Goal = Give these lines again, substituting "observer" for every occurrence of "camera" and keeping everything else unchanged. Leave the pictures out.

Given records =
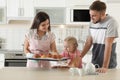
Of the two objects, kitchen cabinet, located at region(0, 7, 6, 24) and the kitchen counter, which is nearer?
the kitchen counter

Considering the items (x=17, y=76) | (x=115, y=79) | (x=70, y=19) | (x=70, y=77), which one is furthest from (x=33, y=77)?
(x=70, y=19)

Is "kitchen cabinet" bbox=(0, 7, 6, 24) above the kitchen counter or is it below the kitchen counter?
above

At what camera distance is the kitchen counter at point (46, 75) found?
84.8 inches

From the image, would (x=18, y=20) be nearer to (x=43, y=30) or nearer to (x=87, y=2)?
(x=87, y=2)

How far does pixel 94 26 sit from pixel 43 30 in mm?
490

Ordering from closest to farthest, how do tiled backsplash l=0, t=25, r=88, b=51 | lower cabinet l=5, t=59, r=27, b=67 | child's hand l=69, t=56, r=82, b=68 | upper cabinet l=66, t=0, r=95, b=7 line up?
child's hand l=69, t=56, r=82, b=68 < lower cabinet l=5, t=59, r=27, b=67 < upper cabinet l=66, t=0, r=95, b=7 < tiled backsplash l=0, t=25, r=88, b=51

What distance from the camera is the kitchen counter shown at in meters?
2.16

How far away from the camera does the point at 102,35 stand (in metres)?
2.71

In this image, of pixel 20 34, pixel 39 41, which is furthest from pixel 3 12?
pixel 39 41

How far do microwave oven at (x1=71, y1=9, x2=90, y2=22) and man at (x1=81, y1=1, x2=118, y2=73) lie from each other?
189 centimetres

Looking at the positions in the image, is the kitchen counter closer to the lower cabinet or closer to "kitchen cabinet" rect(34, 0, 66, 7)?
the lower cabinet

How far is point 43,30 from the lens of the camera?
287 cm

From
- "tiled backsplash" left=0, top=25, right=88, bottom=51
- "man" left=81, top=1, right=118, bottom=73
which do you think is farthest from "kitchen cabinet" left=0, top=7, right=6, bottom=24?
"man" left=81, top=1, right=118, bottom=73

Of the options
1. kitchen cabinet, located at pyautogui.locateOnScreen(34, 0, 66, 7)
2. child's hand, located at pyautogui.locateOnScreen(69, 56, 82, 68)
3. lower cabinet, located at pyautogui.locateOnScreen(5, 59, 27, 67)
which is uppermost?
kitchen cabinet, located at pyautogui.locateOnScreen(34, 0, 66, 7)
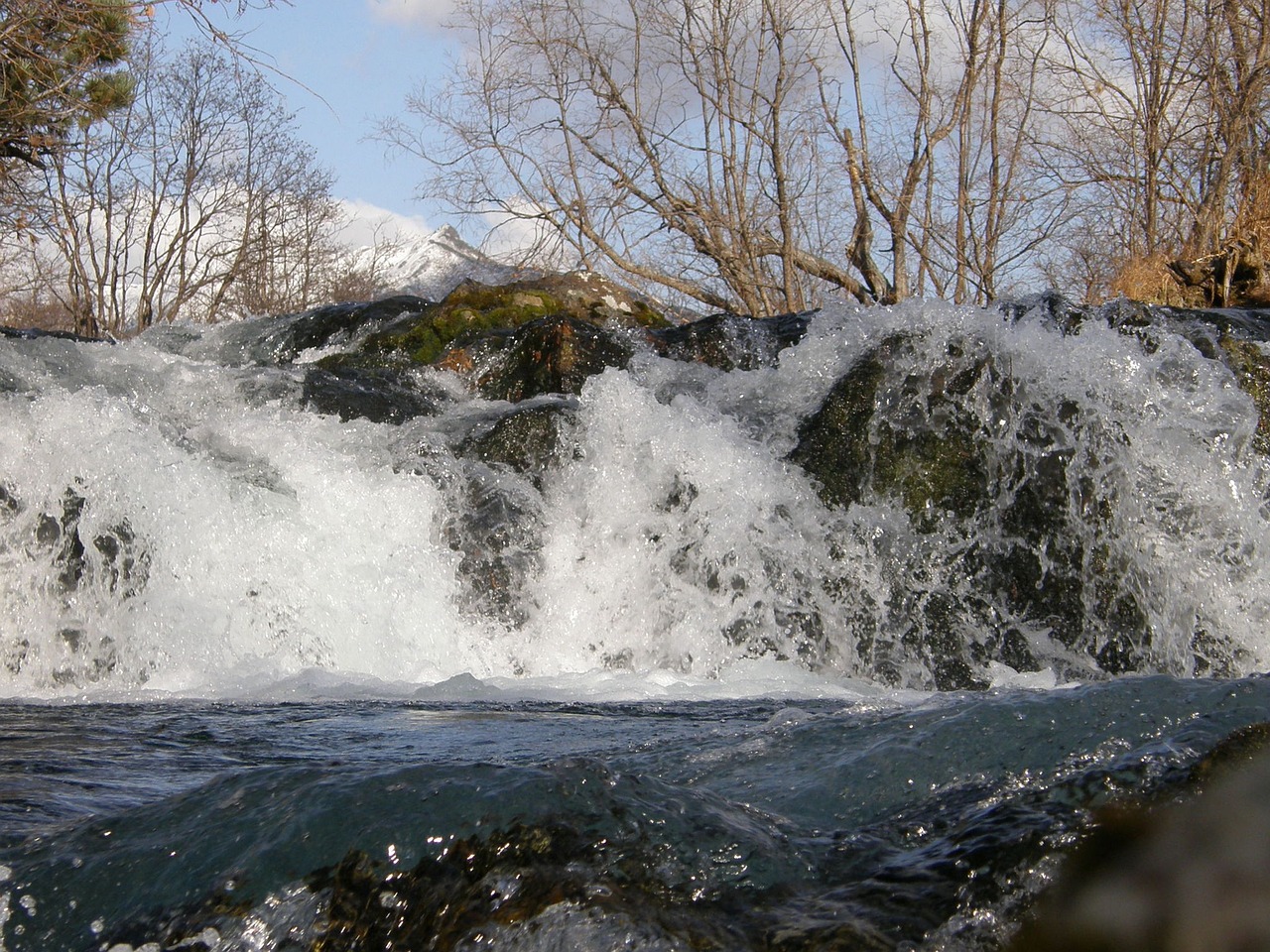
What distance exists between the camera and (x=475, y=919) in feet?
4.99

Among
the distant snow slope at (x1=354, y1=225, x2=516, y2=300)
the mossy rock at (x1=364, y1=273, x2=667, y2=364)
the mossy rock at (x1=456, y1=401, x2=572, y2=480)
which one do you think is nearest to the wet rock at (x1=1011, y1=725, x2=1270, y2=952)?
the mossy rock at (x1=456, y1=401, x2=572, y2=480)

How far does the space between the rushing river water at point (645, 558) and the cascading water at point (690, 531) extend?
2cm

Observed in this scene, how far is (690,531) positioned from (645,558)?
0.26 metres

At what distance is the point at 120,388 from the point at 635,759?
17.1 ft

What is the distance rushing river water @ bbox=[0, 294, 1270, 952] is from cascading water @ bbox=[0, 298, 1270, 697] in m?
0.02

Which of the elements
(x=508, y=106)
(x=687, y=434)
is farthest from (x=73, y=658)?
(x=508, y=106)

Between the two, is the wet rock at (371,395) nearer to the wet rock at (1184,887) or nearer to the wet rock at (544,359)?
the wet rock at (544,359)

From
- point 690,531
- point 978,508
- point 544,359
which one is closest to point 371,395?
point 544,359

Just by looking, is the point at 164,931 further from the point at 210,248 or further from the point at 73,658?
the point at 210,248

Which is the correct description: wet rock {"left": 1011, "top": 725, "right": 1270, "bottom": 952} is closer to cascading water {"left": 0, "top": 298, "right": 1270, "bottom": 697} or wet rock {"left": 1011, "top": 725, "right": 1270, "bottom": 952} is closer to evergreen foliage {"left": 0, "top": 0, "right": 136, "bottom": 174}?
cascading water {"left": 0, "top": 298, "right": 1270, "bottom": 697}

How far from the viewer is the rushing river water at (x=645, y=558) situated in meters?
3.18

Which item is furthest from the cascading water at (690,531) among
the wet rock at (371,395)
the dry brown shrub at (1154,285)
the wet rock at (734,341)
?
the dry brown shrub at (1154,285)

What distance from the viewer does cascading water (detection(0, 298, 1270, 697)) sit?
215 inches

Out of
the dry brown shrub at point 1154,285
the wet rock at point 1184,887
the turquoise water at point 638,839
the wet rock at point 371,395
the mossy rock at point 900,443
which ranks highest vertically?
the dry brown shrub at point 1154,285
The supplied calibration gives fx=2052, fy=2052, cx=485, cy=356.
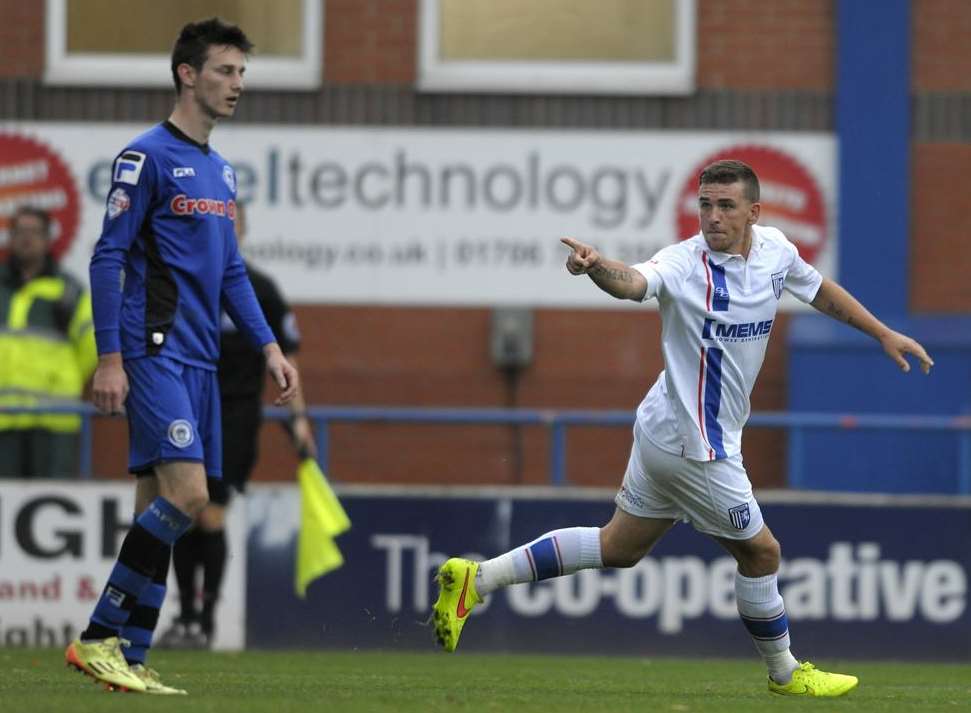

Finished answer =
Of the two objects, kitchen cabinet, located at region(0, 7, 6, 24) and the kitchen counter, which is nearer?
the kitchen counter

Considering the items (x=17, y=76) | (x=115, y=79) | (x=70, y=19) | (x=70, y=77), which one is furthest from (x=33, y=77)?
(x=70, y=19)

Is "kitchen cabinet" bbox=(0, 7, 6, 24) above the kitchen counter or is it below the kitchen counter?
above

At what observer distance is the kitchen counter at point (46, 75) found?
84.8 inches

From the image, would (x=18, y=20) be nearer to (x=43, y=30) or nearer to (x=87, y=2)?
(x=87, y=2)

How far does pixel 94 26 sit from pixel 43 30 in mm?
490

Ordering from closest to farthest, how do tiled backsplash l=0, t=25, r=88, b=51 | lower cabinet l=5, t=59, r=27, b=67 | child's hand l=69, t=56, r=82, b=68 | upper cabinet l=66, t=0, r=95, b=7 line up?
child's hand l=69, t=56, r=82, b=68 < lower cabinet l=5, t=59, r=27, b=67 < upper cabinet l=66, t=0, r=95, b=7 < tiled backsplash l=0, t=25, r=88, b=51

What distance from the observer is the kitchen counter shown at in meters?
2.16

How far away from the observer does the point at 102,35 stand (in metres)?
2.71

In this image, of pixel 20 34, pixel 39 41, which is furthest from pixel 3 12?
pixel 39 41

How far do microwave oven at (x1=71, y1=9, x2=90, y2=22) and man at (x1=81, y1=1, x2=118, y2=73) lie from each other?
189 centimetres

Looking at the positions in the image, is the kitchen counter closer to the lower cabinet or closer to "kitchen cabinet" rect(34, 0, 66, 7)?
the lower cabinet

How far is point 43,30 from the lens of the observer?
287 cm

From
- "tiled backsplash" left=0, top=25, right=88, bottom=51
- "man" left=81, top=1, right=118, bottom=73
which do you think is farthest from "kitchen cabinet" left=0, top=7, right=6, bottom=24?
"man" left=81, top=1, right=118, bottom=73

Of the options
1. kitchen cabinet, located at pyautogui.locateOnScreen(34, 0, 66, 7)
2. child's hand, located at pyautogui.locateOnScreen(69, 56, 82, 68)
3. lower cabinet, located at pyautogui.locateOnScreen(5, 59, 27, 67)
which is uppermost?
kitchen cabinet, located at pyautogui.locateOnScreen(34, 0, 66, 7)
What distance exists between the observer and (x=475, y=919) in feet?
4.99

Among
the distant snow slope at (x1=354, y1=225, x2=516, y2=300)
the mossy rock at (x1=364, y1=273, x2=667, y2=364)
the mossy rock at (x1=456, y1=401, x2=572, y2=480)
which one do you think is nearest to the wet rock at (x1=1011, y1=725, x2=1270, y2=952)?
the mossy rock at (x1=456, y1=401, x2=572, y2=480)

How far does the space between the rushing river water at point (645, 558) and the cascading water at point (690, 531) extend?
2cm

Observed in this scene, how far is (690,531) positioned from (645,558)?
0.26 metres

At what distance is the point at 120,388 from the point at 635,759?
17.1 ft

What is the distance rushing river water @ bbox=[0, 294, 1270, 952] is from cascading water @ bbox=[0, 298, 1270, 697] in m?
0.02

Which of the elements
(x=508, y=106)
(x=687, y=434)
is farthest from (x=73, y=658)?
(x=508, y=106)

Between the two, is the wet rock at (371,395) nearer to the wet rock at (1184,887) or nearer to the wet rock at (544,359)?
the wet rock at (544,359)

From
- point 690,531
- point 978,508
- point 544,359
which one is closest to point 371,395?
point 544,359

Just by looking, is the point at 164,931 further from the point at 210,248 or further from the point at 73,658?
the point at 210,248

Which is the correct description: wet rock {"left": 1011, "top": 725, "right": 1270, "bottom": 952} is closer to cascading water {"left": 0, "top": 298, "right": 1270, "bottom": 697} or wet rock {"left": 1011, "top": 725, "right": 1270, "bottom": 952} is closer to evergreen foliage {"left": 0, "top": 0, "right": 136, "bottom": 174}?
cascading water {"left": 0, "top": 298, "right": 1270, "bottom": 697}

How far from the viewer is the rushing river water at (x=645, y=558) situated in meters?
3.18

Which item is furthest from the cascading water at (690,531) among
the wet rock at (371,395)
the dry brown shrub at (1154,285)
the wet rock at (734,341)
?
the dry brown shrub at (1154,285)

What distance from the viewer does cascading water (detection(0, 298, 1270, 697)) sit?
215 inches

Out of
the dry brown shrub at point 1154,285
the wet rock at point 1184,887
the turquoise water at point 638,839
the wet rock at point 371,395
the mossy rock at point 900,443
which ranks highest vertically?
the dry brown shrub at point 1154,285
The supplied calibration gives fx=2052, fy=2052, cx=485, cy=356.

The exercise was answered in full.